Please count the lines in the records below that include the word "Petroica" and report only the total.

- Provided entries
^^^^^^^^^^^^^^^^

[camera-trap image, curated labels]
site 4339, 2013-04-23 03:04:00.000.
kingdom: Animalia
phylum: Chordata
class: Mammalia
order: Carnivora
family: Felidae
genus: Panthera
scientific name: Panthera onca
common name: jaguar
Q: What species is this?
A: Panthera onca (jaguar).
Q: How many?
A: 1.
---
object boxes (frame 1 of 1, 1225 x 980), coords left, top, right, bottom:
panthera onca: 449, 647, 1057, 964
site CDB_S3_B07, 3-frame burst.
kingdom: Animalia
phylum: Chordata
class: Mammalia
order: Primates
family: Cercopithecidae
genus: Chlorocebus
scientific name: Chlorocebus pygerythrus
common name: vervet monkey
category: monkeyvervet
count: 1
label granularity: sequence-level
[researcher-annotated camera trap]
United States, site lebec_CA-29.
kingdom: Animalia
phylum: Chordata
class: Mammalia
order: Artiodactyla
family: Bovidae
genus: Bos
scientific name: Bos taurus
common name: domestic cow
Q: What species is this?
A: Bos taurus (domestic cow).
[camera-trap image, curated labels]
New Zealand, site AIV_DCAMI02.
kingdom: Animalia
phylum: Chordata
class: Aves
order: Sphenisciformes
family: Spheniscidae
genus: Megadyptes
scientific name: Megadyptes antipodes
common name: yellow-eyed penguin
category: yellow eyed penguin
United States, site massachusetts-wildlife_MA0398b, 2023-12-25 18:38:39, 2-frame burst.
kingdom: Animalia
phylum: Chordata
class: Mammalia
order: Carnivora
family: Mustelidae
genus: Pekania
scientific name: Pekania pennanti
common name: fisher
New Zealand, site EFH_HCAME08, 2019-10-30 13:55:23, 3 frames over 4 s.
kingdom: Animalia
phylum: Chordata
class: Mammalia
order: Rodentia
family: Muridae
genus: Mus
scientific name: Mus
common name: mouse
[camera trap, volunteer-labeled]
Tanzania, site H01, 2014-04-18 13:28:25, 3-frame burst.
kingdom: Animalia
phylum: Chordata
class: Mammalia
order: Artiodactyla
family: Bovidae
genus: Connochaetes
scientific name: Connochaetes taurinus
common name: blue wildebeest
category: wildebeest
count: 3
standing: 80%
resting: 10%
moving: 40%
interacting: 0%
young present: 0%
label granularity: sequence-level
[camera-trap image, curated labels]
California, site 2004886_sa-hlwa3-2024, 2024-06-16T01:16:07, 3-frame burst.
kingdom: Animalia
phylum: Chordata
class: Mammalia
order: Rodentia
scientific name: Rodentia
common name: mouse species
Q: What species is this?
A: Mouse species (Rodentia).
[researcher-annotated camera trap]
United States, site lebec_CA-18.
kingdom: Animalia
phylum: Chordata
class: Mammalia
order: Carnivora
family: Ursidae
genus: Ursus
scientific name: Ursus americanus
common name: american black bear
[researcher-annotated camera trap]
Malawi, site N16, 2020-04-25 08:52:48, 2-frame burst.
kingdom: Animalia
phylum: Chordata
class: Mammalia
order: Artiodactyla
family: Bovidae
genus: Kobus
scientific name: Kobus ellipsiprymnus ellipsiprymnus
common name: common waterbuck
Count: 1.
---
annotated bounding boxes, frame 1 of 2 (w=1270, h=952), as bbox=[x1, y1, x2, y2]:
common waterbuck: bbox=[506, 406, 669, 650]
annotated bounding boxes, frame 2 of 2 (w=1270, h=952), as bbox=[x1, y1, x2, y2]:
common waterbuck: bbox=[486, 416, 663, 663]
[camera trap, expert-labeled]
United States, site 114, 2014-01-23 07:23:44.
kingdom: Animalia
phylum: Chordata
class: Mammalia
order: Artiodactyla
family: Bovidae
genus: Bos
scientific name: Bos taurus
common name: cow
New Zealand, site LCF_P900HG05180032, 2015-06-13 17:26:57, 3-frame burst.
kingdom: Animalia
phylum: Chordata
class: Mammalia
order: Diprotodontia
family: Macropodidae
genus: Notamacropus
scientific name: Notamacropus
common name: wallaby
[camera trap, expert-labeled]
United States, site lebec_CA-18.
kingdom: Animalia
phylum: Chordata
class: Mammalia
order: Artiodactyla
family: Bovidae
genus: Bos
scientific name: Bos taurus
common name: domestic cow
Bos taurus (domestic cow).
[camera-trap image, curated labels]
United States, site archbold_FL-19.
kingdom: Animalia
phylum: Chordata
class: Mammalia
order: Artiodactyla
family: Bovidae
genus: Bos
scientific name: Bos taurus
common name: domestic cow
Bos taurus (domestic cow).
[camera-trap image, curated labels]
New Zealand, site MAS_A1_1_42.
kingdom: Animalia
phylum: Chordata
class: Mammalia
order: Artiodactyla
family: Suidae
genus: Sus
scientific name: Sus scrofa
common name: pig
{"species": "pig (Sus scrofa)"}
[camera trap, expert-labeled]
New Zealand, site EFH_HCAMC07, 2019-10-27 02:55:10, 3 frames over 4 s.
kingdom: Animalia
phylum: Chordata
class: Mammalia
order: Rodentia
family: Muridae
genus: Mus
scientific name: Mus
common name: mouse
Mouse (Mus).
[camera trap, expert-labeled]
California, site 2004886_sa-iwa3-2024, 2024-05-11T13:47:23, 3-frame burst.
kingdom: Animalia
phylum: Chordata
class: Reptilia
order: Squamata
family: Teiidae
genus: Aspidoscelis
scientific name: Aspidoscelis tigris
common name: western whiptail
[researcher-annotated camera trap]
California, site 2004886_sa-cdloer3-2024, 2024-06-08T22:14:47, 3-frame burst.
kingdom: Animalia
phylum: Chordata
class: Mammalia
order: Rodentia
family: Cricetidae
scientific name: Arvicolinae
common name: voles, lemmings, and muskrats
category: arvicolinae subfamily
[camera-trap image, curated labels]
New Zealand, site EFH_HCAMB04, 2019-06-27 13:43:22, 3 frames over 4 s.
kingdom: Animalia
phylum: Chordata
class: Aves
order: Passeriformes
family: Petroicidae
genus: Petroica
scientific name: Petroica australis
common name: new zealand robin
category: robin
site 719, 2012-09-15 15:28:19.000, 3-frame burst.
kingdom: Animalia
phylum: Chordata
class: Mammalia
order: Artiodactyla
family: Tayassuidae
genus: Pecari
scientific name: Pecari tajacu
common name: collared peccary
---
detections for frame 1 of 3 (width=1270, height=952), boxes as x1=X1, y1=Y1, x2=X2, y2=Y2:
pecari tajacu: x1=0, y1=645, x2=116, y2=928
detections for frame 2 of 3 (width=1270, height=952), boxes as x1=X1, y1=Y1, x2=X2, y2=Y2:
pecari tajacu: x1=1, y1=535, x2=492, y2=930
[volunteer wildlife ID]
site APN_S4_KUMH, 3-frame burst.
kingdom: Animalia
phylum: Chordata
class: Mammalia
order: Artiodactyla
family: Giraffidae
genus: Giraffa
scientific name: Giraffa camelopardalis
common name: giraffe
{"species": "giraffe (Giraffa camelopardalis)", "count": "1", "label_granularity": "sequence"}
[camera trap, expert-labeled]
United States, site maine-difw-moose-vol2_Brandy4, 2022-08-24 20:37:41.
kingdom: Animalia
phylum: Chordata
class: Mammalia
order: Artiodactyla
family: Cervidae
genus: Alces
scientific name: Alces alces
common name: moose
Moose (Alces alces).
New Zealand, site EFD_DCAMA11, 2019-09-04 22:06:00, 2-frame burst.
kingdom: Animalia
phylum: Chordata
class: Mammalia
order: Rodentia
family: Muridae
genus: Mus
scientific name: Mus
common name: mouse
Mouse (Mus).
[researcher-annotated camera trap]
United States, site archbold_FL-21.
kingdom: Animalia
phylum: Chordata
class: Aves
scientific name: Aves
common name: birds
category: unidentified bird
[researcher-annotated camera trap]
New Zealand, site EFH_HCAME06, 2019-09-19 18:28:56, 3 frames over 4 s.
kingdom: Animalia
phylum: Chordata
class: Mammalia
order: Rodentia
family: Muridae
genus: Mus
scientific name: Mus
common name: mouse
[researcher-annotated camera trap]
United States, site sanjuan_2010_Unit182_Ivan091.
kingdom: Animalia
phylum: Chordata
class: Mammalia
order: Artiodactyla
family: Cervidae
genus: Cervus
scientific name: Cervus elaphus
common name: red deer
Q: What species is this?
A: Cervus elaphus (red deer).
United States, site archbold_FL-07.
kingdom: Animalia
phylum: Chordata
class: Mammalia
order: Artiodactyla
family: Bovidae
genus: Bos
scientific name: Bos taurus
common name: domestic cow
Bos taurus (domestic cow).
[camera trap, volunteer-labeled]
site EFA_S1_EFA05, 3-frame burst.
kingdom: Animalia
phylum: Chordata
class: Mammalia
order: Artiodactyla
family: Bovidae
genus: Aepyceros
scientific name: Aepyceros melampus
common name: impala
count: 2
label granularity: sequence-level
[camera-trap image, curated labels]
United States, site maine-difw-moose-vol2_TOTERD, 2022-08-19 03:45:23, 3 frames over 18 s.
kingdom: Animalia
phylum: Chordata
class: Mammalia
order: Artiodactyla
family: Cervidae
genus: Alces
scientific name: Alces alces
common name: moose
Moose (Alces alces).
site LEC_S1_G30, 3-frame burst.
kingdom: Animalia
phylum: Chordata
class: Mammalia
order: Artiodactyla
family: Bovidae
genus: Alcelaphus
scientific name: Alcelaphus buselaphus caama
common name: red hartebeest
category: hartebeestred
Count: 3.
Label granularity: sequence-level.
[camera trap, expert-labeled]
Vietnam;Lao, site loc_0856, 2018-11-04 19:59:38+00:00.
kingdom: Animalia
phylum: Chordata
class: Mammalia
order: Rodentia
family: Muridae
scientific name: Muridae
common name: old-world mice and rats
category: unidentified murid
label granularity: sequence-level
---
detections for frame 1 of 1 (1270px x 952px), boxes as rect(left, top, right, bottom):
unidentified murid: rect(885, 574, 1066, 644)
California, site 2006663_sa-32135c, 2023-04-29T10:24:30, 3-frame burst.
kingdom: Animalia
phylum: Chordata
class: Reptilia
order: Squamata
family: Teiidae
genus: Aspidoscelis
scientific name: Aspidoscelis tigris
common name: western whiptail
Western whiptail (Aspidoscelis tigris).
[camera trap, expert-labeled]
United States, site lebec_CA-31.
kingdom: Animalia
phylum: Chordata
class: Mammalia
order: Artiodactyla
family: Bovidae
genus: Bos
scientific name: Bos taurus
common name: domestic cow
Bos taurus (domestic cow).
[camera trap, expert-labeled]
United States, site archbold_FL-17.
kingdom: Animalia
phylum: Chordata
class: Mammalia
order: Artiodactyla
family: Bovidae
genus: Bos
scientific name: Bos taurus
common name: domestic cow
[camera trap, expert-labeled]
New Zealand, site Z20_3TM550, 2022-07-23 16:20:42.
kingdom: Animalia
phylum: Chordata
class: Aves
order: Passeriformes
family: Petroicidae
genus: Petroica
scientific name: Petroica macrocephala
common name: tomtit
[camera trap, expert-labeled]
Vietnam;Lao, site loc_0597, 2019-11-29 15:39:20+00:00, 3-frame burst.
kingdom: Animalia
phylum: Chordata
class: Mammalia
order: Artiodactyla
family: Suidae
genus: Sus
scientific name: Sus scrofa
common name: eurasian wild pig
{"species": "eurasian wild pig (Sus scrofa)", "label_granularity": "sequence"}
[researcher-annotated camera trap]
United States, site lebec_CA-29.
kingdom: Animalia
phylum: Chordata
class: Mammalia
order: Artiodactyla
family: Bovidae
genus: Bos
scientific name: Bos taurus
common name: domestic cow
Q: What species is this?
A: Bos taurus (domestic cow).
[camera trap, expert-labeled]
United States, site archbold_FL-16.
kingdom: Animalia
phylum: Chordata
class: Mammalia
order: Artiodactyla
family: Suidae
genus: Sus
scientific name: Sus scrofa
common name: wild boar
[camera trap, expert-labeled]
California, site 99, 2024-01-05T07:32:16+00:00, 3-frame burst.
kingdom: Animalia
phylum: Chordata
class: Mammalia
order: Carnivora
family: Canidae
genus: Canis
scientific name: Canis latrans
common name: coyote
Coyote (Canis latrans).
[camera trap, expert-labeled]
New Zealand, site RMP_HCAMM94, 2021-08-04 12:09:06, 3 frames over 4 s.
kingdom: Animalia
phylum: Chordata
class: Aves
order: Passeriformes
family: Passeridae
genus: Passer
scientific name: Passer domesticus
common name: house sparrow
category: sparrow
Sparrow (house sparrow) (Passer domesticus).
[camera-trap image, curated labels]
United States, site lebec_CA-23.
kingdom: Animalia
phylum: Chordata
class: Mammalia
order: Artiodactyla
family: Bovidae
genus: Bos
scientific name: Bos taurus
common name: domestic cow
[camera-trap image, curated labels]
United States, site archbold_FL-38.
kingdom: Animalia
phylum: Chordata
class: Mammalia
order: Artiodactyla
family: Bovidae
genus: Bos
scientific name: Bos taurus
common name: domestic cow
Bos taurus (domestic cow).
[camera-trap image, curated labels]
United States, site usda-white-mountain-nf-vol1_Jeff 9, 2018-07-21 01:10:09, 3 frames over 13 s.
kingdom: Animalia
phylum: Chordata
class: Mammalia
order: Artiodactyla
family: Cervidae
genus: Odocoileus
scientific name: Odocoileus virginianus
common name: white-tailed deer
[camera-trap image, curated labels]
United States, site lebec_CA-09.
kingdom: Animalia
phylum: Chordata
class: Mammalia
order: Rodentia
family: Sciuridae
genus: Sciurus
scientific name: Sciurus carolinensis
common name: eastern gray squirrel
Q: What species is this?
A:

^^^^^^^^^^^^^^^^

- Response area
4